» **The task**
Repeat each row below word for word, and leave the pictures out of your answer.

» **Input rows**
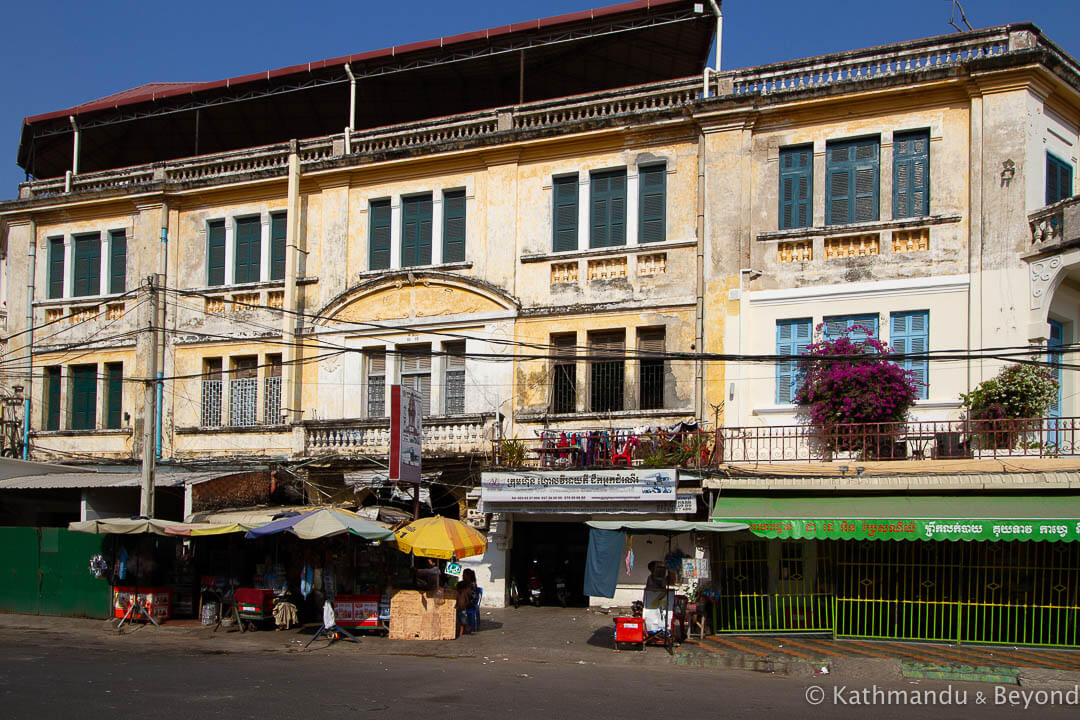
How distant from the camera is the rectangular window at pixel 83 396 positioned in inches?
1054

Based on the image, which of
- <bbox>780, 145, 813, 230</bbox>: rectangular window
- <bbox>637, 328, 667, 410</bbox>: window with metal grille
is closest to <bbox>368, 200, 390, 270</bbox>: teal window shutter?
<bbox>637, 328, 667, 410</bbox>: window with metal grille

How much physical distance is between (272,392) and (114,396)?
4662mm

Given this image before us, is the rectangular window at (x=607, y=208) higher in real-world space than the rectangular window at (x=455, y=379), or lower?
higher

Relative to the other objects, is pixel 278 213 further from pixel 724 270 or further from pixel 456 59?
pixel 724 270

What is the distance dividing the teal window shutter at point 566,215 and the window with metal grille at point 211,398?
29.6ft

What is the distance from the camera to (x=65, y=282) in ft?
90.0

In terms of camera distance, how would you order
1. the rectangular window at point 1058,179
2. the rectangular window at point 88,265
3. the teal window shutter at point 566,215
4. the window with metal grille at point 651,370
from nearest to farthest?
the rectangular window at point 1058,179 → the window with metal grille at point 651,370 → the teal window shutter at point 566,215 → the rectangular window at point 88,265

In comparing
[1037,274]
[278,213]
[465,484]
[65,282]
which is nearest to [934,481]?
[1037,274]

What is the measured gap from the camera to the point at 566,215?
75.2ft

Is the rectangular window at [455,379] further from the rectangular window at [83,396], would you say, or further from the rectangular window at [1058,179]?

» **Solution for this task**
How distant from the camera is the rectangular window at pixel 83 396 positioned in inches?
1054

Based on the image, which of
- <bbox>780, 145, 813, 230</bbox>: rectangular window
- <bbox>637, 328, 667, 410</bbox>: window with metal grille
is closest to <bbox>368, 200, 390, 270</bbox>: teal window shutter?
<bbox>637, 328, 667, 410</bbox>: window with metal grille

How much physical distance is between (272,392) and (114,396)?
4662mm

Given this image before us, is the rectangular window at (x=607, y=208) higher in real-world space than the rectangular window at (x=455, y=379), or lower?
higher

Relative to the other objects, is pixel 278 213 further from pixel 724 270 or further from pixel 456 59?
pixel 724 270

What is the distance dividing the teal window shutter at point 566,215 and the window with metal grille at point 211,398?
29.6ft

What is the distance from the camera to (x=65, y=282) in ft?
90.0

In terms of camera distance, how would you order
1. the rectangular window at point 1058,179
2. the rectangular window at point 88,265
3. the teal window shutter at point 566,215
4. the window with metal grille at point 651,370
from nearest to farthest?
the rectangular window at point 1058,179 → the window with metal grille at point 651,370 → the teal window shutter at point 566,215 → the rectangular window at point 88,265

In comparing
[1037,274]
[278,213]
[465,484]
[65,282]
which is nearest to [934,481]?
[1037,274]

What is the measured gap from the camera to the point at 566,215?
75.2ft

Is the rectangular window at [455,379] further from the rectangular window at [83,396], would you say, or further from the rectangular window at [1058,179]?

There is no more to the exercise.